Monday, April 21, 2014

why I pursue slow


Every life has it limits and each of us is different and unique. Outside the basics of how God made man to know him and be in right relationship with him, there is not only one way to live a life. Your life and pace might likely kill another person, just as another person’s slow and methodical life might drive you insane.

We all have limitations though.

I was diagnosed with a chronic condition in 2012. It’s name is Meniere’s Disease, and if I’m not careful it’s name really could be “dizzy, black fog, barely functioning days.” It’s not a fun place to be. But there’s always hope, and with lifestyle changes I’ve been able to keep my symptoms at bay and live life mostly uninterrupted by Meniere’s trademark symptoms. 

I’ve sat with this pesky friend for a while now, and she’s come and gone through the years. But she’s pretty faithful to show back up, often at the worst of times. She’s selfish and demands a lot from me, her presence has forced me to make a lot of changes in my life. At first this was hard, I don’t like change and I didn’t really like not feeling like I was in charge of my own body. But really, are any of us in charge of anything when God is sovereign and moves how he will?

Learning to live with this chronic condition has taught me a few things, and I’ve realized that the limitations of it are actually the best of gifts.

Since my diagnosis I’ve become more healthy, I watch what I eat and am careful to avoid certain foods that trigger my symptoms. Since my diagnosis I’ve learned to eliminate stress and take better care of myself. I get more sleep and allow for more margin and downtime in my life. I’ve learned the hard way that if I don’t do these things I pay for it in days lost to fog, fatigue, and the constant sensation of living on a merry go round.

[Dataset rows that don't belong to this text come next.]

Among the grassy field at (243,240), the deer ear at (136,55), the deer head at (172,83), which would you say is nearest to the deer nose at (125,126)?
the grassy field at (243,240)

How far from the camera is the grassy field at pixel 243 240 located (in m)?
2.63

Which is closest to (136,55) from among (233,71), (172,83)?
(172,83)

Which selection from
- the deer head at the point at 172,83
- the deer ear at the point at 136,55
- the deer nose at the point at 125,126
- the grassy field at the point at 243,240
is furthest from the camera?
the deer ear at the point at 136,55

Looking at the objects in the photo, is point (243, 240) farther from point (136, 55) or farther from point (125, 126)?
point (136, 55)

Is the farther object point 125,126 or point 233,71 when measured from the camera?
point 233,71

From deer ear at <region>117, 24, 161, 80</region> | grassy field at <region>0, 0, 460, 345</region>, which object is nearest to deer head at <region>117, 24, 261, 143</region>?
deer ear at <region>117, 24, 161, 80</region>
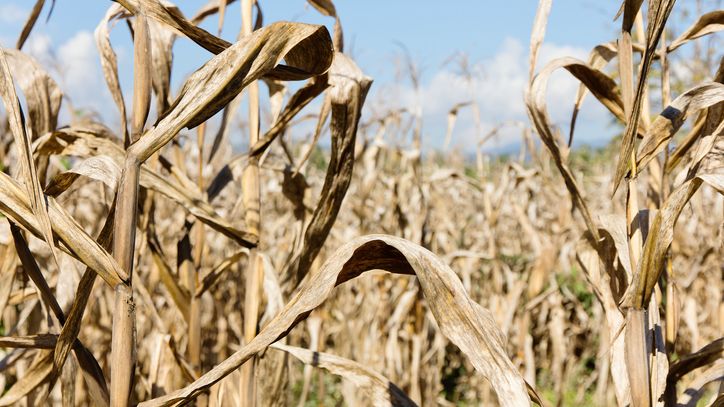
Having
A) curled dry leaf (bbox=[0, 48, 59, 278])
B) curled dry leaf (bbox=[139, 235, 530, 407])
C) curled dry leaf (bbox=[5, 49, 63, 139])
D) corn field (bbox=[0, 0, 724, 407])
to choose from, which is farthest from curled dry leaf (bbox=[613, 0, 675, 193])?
curled dry leaf (bbox=[5, 49, 63, 139])

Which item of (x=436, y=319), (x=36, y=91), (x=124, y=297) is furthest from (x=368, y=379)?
(x=36, y=91)

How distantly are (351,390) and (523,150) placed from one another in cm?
249

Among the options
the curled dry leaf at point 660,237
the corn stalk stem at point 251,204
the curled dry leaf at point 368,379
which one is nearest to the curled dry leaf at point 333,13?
the corn stalk stem at point 251,204

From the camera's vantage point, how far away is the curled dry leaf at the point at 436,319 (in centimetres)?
86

However, I think the best thing about this is that I’ve learned to be okay living slow. I guard my time and have become okay with doing less, because I’ve learned that pushing myself beyond my limits of busy only backfires on me. I say no to lots of extras and that causes me to be really intentional about how I spend my time doing everything else. I know God has given each of us a finite, limited amount of time to do his work here on earth. Knowing my limits has forced me to be very intentional about how I spend that time, learning to make the most of each opportunity. I’ve also learned that I don’t have to say yes to every opportunity that comes my way.

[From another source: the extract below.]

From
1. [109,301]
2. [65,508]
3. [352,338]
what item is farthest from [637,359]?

Perhaps the most important thing is that I’ve learned is that embracing our limitations frees us to do the work we are really meant to do.

Chronic condition or not, I think that’s something we all must learn. We are not meant to do it all. But I believe we are meant to do a few things, and do them well. God created within each of us a specific purpose, but we often allow it to get muddled because we simply do too much. We stretch ourselves too thin, and overextend to the point that we’re not really effective in the most important of things. Sometimes we even sacrifice our health or sanity in the process. I don’t want to live my life that way, and I bet that you don’t either. 

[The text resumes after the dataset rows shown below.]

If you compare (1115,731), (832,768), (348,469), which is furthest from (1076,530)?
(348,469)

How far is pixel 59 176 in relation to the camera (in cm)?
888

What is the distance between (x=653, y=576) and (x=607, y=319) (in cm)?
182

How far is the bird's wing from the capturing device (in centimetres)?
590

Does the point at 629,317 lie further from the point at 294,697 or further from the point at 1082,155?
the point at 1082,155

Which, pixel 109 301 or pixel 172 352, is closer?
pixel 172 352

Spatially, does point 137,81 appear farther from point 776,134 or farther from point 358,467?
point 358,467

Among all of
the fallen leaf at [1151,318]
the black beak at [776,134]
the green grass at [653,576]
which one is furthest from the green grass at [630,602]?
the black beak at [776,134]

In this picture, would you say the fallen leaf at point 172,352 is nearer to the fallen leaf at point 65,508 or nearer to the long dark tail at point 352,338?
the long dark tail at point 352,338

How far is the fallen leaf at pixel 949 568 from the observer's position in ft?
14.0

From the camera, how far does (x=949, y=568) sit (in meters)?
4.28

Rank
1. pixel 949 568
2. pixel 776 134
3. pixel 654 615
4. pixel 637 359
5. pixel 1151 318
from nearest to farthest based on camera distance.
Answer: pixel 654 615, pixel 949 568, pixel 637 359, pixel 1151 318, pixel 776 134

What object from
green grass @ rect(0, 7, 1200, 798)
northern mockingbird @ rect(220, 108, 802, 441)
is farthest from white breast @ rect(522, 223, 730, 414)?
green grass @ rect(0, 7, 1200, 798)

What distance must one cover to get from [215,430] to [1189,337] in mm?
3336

I think a lot about something Mark Batterson said, “We can do the work of God at a pace that destroys the work of God in us.” Today can I give you permission to do less? I’m talking to myself as much as anyone here, because the Monday morning list seems long and the temptation to take on too much is so real. But let’s be okay with living slow and intentional. Let’s allow God to narrow our focus to do only what he’s designed us to do. Let’s not destroy that work of God in us.